A patient in Massachusetts with a fully-insured large-group plan pays perhaps one-third of the cost a patient in Mississippi faces. Two patients of the same age with the same diagnosis and the same income face dramatically different odds of ever starting a family based on geography and their employer’s choice of health plan funding structure. This is not a market failure at the clinic level — clinical outcomes and capabilities are broadly comparable across the mandate and non-mandate markets. It is a policy choice, reinforced by a federal preemption most patients don’t know exists.
For journalists covering fertility, reproductive rights, health inequality, or employer benefit design, the state affordability table is a reusable hook. For patients, the practical implication is blunt: before committing to a clinic, confirm three things — whether your state mandate applies (look up the statute), whether your plan is self-insured (ask HR), and whether medical tourism or out-of-state access would produce better economics for the same treatment.
Methodology
Data sources:
- Clinic outcomes & cycle volumes: CDC National ART Surveillance System Final Summary 2022 (data.cdc.gov/resource/9tjt-seye)

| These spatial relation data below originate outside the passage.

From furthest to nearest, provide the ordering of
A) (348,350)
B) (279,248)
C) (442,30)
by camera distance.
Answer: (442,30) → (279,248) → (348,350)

- Clinic pricing: TreatCompare proprietary extraction from 455 US clinic websites (April 2026); 45 disclose base cycle pricing publicly
- Cycle and add-on price ranges: ASRM patient handouts; FertilityIQ patient-reported survey medians; clinic-published pricing where available
- State insurance mandates: state statute text; RESOLVE state coverage tracker
- Median household income: US Census Bureau, ACS 2022 5-Year Estimates (S1901)
- State cost-of-living index: MERIC Cost of Living Index, 2023 annual
- International pricing: published patient-facing ranges from prominent clinics in each market
Modelling assumptions. Where precise clinic-level data was unavailable, estimates were modelled using published ranges and cost-of-living adjustments. Specifically: state-level cycle cost is modelled as national median × (state COL / 100); medication and add-ons are treated as national (not state-varying); cycles-to-live-birth is fixed at 2.0 for the headline estimate (ASRM consumer guidance); out-of-pocket share by mandate type uses the assumptions in Section 2. The full affordability model and all inputs are open source at github.com/langdonpm/weightindex/tree/main/src/lib/us.
What this analysis is and isn’t. This is a modelled estimate for journalism and patient education, not a pricing guarantee. State medians conceal significant within-state variation; clinic-level variation exceeds state-level variation in every state with meaningful clinic diversity. Use the affordability ratio as a directional comparison across states, not as a predicted cost for any individual patient.